I’m starting to suspect that a similar but sneakier ploy is going on within The Knick. Amid the dramatic fireworks and body horrors of the show, we see faces like those of John Hodgman, Todd Barry, Tom Papa, and Jim Norton taking small parts in the series. I have no hard evidence to back this up, but I feel like Soderbergh is trying to subtly clue viewers in that he knows how sometimes ridiculous and almost parodic this show can become.
Look back, for example, to the small scene between Henry Robertson and Phillip Showalter at the fundraising ball. The two exchange some wry small talk until the former asks his buddy about his dealings in Ohio. Phillip explains that he hired some chemists to analyze the waste being left behind by their creation of kerosene, and was now using it to fuel their plants. “We call it,” he says, with a big pause for effect, “gasoline.”
I’ll never understand why shows and films that take place in the past have to make such a show of things like this. Especially considering how The Knick has already done a fine job introducing medical advancements in such a smart fashion. Of course, these healers would want to make a big show of the new developments and equipment they are introducing. That’s how they make their name in the business of medicine. Everything else the writers keep trying to shoehorn into the mix just feels gratuitous, or like a constant nudging in our elbows to show that they were paying attention when doing research on the show. “Huh? Huh? The invention of gasoline, right? That’s historical, right?”
That same feeling prevailed when, at the end of a particularly horrible week for Dr. Edwards—one in which he learned that he might not have a job at the new Knickerbocker Hospital and had his simple hernia operation upended by Dr. Gallinger’s illicit intervention—his now-doting wife Opal hovers over him to let him know, “There will be better days ahead… a lot better days.” It’s not hard to read the subtext of this line, especially when they have written been in neon letters. But there’s an irony to it that they’ve missed, particularly in the wake of all the absolutely gut-wrenching incidents that have inspired the #blacklivesmatter movement. They want us to be hopeful, I suppose, but any thinking person would know much better than that.

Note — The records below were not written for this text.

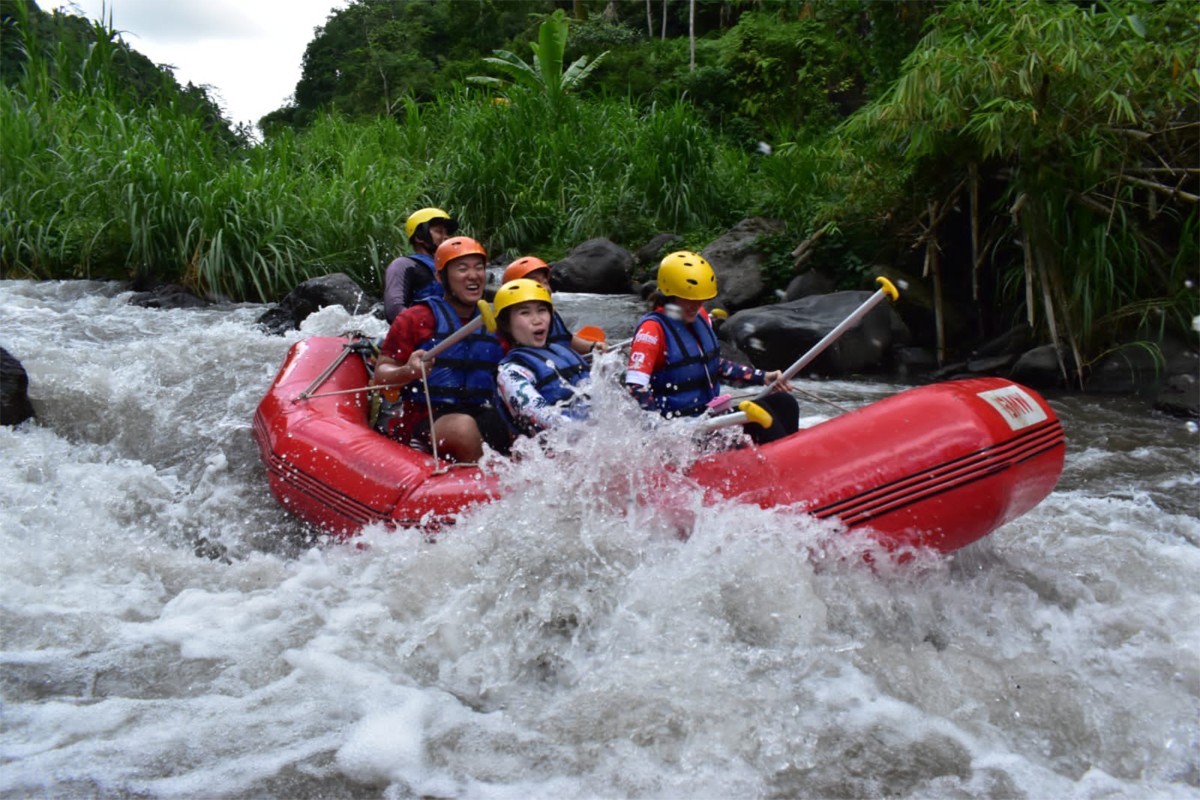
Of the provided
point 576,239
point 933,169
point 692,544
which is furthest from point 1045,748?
point 576,239

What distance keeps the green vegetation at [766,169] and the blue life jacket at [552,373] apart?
11.4 ft

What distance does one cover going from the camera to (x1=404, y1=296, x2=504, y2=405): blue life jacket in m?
4.13

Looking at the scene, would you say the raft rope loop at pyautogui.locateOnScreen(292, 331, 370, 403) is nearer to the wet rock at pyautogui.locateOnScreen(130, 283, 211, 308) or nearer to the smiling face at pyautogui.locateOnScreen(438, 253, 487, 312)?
the smiling face at pyautogui.locateOnScreen(438, 253, 487, 312)

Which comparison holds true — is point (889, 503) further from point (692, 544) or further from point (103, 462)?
point (103, 462)

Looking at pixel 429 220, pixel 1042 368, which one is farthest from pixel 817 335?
pixel 429 220

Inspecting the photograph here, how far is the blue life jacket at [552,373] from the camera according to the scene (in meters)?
3.62

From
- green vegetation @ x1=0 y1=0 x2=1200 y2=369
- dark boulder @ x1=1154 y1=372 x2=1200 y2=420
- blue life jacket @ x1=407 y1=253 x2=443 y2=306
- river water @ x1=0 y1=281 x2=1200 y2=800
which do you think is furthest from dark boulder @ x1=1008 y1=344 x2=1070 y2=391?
blue life jacket @ x1=407 y1=253 x2=443 y2=306

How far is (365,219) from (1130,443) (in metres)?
6.27

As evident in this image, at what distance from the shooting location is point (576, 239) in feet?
35.1

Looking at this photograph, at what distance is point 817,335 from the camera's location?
23.1ft

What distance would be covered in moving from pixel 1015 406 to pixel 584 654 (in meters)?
1.59

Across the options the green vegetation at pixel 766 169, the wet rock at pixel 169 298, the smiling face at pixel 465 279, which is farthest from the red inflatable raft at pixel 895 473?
the wet rock at pixel 169 298

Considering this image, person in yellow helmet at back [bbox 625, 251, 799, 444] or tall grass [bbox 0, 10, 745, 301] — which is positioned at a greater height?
tall grass [bbox 0, 10, 745, 301]

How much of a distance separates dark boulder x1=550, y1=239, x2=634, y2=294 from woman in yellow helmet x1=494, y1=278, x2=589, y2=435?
5.90 metres
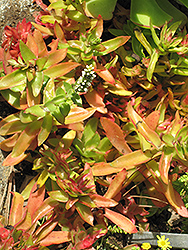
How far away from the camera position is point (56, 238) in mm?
1636

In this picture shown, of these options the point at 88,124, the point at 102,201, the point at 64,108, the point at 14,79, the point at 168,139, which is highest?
the point at 14,79

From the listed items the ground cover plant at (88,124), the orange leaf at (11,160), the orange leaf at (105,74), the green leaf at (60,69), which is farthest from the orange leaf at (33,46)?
the orange leaf at (11,160)

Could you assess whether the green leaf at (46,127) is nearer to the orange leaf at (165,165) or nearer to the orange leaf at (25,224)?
the orange leaf at (25,224)

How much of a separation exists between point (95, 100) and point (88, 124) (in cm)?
19

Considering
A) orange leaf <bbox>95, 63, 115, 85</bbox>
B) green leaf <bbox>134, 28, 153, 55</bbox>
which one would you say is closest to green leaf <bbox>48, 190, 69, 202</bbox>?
orange leaf <bbox>95, 63, 115, 85</bbox>

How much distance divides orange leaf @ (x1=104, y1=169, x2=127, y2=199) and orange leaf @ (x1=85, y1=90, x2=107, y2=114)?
0.48 metres

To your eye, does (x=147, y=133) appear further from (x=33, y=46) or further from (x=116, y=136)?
(x=33, y=46)

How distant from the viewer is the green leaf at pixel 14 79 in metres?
1.56

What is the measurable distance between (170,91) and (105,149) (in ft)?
2.26

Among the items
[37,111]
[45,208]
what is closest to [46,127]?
[37,111]

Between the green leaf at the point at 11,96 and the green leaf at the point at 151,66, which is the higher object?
the green leaf at the point at 11,96

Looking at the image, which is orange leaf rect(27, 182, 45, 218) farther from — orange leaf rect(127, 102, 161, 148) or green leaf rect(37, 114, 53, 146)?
orange leaf rect(127, 102, 161, 148)

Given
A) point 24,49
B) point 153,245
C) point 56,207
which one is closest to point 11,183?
point 56,207

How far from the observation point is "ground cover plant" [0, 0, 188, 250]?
1579mm
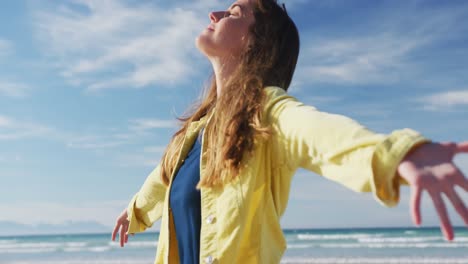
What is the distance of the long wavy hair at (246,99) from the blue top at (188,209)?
4.7 inches

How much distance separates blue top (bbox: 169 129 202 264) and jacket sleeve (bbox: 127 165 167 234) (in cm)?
37

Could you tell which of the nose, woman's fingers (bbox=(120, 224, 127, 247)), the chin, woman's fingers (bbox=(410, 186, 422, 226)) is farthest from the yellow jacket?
woman's fingers (bbox=(120, 224, 127, 247))

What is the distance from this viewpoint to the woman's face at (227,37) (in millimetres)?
2293

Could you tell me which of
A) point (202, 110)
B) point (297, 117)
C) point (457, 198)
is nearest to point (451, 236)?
point (457, 198)

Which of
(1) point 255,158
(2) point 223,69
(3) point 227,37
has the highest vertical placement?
(3) point 227,37

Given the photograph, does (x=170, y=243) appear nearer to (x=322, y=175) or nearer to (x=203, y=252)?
(x=203, y=252)

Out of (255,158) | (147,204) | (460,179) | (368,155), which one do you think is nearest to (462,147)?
(460,179)

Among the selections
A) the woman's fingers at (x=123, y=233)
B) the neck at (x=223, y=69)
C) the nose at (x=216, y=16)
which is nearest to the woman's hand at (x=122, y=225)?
the woman's fingers at (x=123, y=233)

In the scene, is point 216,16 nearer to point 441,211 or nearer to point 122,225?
point 122,225

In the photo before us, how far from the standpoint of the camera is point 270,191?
2.00 meters

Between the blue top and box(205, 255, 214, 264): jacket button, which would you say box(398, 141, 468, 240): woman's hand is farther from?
the blue top

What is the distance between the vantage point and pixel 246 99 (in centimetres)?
198

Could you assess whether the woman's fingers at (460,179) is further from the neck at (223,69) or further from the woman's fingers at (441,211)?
the neck at (223,69)

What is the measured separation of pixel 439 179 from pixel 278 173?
841mm
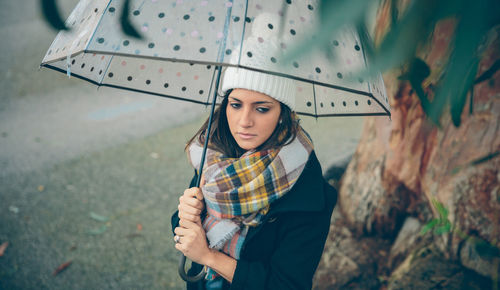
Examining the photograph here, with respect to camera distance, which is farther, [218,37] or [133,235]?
[133,235]

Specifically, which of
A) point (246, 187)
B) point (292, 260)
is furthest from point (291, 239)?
point (246, 187)

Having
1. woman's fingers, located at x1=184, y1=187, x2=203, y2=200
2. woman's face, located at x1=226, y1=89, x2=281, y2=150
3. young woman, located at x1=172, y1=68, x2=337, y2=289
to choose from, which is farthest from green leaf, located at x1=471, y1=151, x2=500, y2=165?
woman's fingers, located at x1=184, y1=187, x2=203, y2=200

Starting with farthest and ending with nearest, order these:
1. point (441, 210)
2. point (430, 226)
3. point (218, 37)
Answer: point (430, 226) → point (441, 210) → point (218, 37)

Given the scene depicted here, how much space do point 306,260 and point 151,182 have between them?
3.00 m

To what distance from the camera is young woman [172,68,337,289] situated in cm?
156

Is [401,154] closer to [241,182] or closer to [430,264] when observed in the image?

So why wouldn’t Soderbergh toss in a few wild cards for his own personal amusement, and as a buffer against the heavy-handedness of the plotting of the show he is giving his directorial all to? Tonight he was able to handle both incredibly intimate moments—like the first time Bertie and Genevieve sleep together—and the choreography that went into the tracking shot that ran through the ball with a steady eye for how to edit and frame each scene. He’s better than the material and he knows it. But he also seems to love a challenge. Like how to make a superfluous sequel to a massive successful male stripper movie look as incredible as Magic Mike XXL did.
In that way, I think Soderbergh very much sees a lot of himself in a character like Thackery. Both men have spent their careers being given such interesting challenges and have risen to the occasion relying on their fertile imaginations and genuine curiosity. No, the director isn’t saving lives, but he continues to push himself to the conceptual and physical limit with each project he takes on. If there are any demons haunting our beloved director, they certainly aren’t as deep and as terrifying as what Thackery is dealing with, but they are there. And like any good creative, Soderbergh works as hard as he does to keep them at bay. We’re just the lucky ones that get to watch him wrestle with them every week.